I’m starting out with a new client. I’m going to write up a simple contract. I suppose I will get a 10% down payment to start. I’m doing this work for a VERY GOOD PRICE hoping this client uses me in the future. They said they want to use me for their other websites and projects. Should I include that in a contract?
Should I retain the copywrite of the website and only license it out to them? That sounds kind of harsh. I really don’t know how I would go about doing that. If I retain the rights that means my name would go on the copywrite notice and not theirs. Or should I just release it. I don’t want any hassle and want to move forward.

10%…? thats nothing pays the taxes thats about it. I do 50% or at least $500.

If they are paying you to make the website seems like they will own it copyrights and all.

I’ve only ever worked with 50% upfront and 50% on completion, and until that final payment was made the site was on my server (always easy when you can offer someone free hosting for the first year and host them on your reseller account)

Be careful with clients that promise “if you’ll give me a break now, I’ll give you all kinds of additional work in the future.” Those types of deals rarely ever work out as the designer hopes and you should be sure you’re paid well enough for this project to you can deal with it if no future work materializes.

Firstly, I wouldn’t go with 10%, especially if it’s a small contract… you want to scale your deposit based on the value of the project, small ones I would go for 100% up-front (we’re talking like under $500 value) - with a money back guarantee if the work is substandard, medium ones I would go for 50% up front (most general work) and large projects (those huge ones which’ll keep you busy for months) I would go for 25% (these are averages to work from as a base amount).

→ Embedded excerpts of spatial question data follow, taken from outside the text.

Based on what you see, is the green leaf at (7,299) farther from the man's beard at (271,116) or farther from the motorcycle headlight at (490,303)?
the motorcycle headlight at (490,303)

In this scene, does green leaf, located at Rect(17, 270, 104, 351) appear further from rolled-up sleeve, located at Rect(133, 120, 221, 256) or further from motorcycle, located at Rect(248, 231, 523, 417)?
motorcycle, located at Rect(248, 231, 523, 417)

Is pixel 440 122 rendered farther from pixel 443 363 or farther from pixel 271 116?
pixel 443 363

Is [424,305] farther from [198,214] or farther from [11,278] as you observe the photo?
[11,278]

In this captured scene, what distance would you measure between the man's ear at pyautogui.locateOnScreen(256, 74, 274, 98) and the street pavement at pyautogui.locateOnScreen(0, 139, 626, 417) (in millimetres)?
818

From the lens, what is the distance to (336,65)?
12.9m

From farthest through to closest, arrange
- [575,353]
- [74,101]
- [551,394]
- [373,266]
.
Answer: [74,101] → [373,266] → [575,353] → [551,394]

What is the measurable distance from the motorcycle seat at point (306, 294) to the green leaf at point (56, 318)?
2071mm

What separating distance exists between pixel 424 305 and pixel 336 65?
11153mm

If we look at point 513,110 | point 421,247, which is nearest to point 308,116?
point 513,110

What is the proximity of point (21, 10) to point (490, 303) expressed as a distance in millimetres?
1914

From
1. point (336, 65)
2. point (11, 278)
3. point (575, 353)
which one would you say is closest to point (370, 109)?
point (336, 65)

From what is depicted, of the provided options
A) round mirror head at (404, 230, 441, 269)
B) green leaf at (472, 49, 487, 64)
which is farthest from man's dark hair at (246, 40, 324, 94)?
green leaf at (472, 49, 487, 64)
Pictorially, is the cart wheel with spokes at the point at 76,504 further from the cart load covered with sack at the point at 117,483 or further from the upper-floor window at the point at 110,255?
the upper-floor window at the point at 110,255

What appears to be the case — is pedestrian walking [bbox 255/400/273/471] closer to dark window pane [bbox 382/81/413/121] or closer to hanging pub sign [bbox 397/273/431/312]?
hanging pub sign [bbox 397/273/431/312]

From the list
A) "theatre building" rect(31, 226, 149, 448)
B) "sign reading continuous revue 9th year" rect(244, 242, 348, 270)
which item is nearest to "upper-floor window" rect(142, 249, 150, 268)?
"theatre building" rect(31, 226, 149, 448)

Small projects it pays to just pay it all up-front as you start receiving the service as breaking payments down is redundant, and large projects you don’t want to scare off the client by taking a huge chunk of their budget in a single swipe (risk wise). It’s just about what makes sense for the project’s scope.

For the other stuff… if you retain the copyright, ensure you state that in your contract (who owns the finished work), licensed stuff is usually done at a cheaper rate than when you hand over all the work (with no restrictions) - as licensing allows you to resell on the work (remixed of course as a unique entity). If it’s a basic project, you don’t want anything to-do with it post completion and you have no components worthy of restricting ownership of, just give them the copyright. :slight_smile:

I more or less agree with Alex except that for large projects get 25% up front with a monthly billing for work completed (so that you always have the deposit until the final delivery is made).

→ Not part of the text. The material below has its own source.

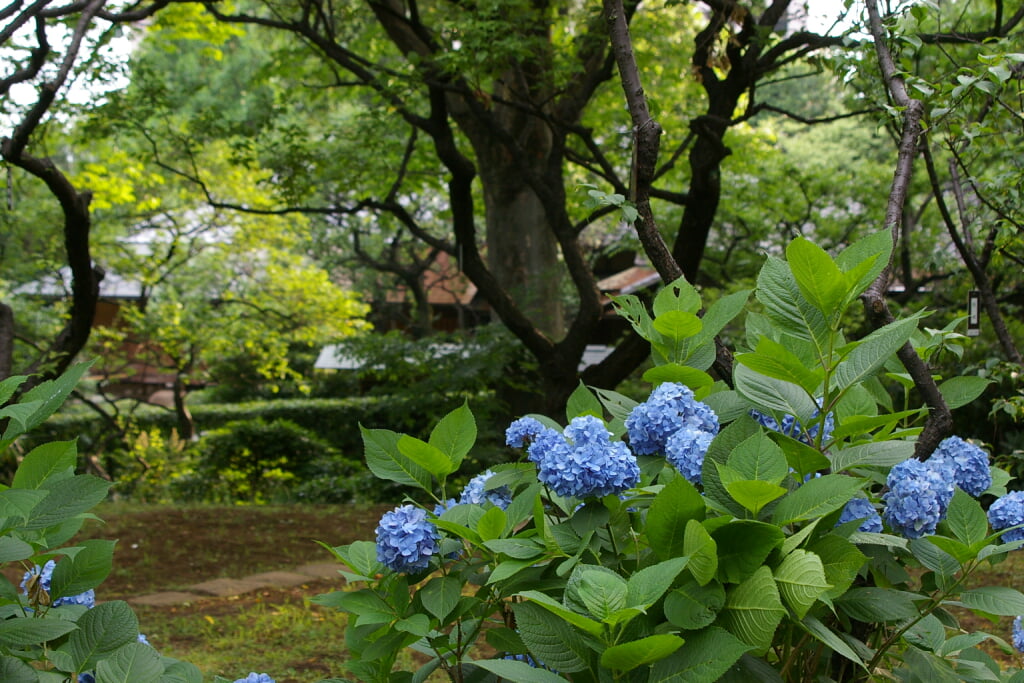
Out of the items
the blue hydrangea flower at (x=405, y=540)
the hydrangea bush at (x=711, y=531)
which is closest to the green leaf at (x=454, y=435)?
the hydrangea bush at (x=711, y=531)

By the way… it’s copyRIGHT not copyWRITE.

That doesn’t really make sense. The taxes are a percentage of what you take in revenue less expenses. So, as long as you hold back x percent of your revenue you are covered in taxes regardless if whether you get the balance or not.

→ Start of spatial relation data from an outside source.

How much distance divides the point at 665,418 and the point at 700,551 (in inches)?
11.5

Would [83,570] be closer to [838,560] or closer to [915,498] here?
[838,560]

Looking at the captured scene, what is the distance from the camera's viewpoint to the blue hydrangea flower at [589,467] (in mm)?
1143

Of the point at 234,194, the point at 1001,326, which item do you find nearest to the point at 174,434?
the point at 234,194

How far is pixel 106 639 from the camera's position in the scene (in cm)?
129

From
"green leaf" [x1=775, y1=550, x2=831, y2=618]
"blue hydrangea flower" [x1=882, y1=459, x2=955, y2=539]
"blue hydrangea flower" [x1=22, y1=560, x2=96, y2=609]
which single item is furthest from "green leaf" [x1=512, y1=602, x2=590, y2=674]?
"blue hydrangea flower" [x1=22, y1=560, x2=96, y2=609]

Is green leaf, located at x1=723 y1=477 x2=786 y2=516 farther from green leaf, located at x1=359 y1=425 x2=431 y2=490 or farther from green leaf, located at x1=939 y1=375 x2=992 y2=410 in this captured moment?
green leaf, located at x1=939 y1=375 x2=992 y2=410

Would definitely take the promise of future work with a generous pinch of salt. Charge them your normal fee and if they like your work, they’ll hire you again.

Of course, the downside of offering a huge discount is that the client will always expect this price, or even worse, they may expect an ever increasing discount for each subsequent project. Can of worms IMO.

Did the prospect ask for this amazing deal, or did you decide to offer it?

Regarding your other questions, it all depends on the type of project. Give us some more details.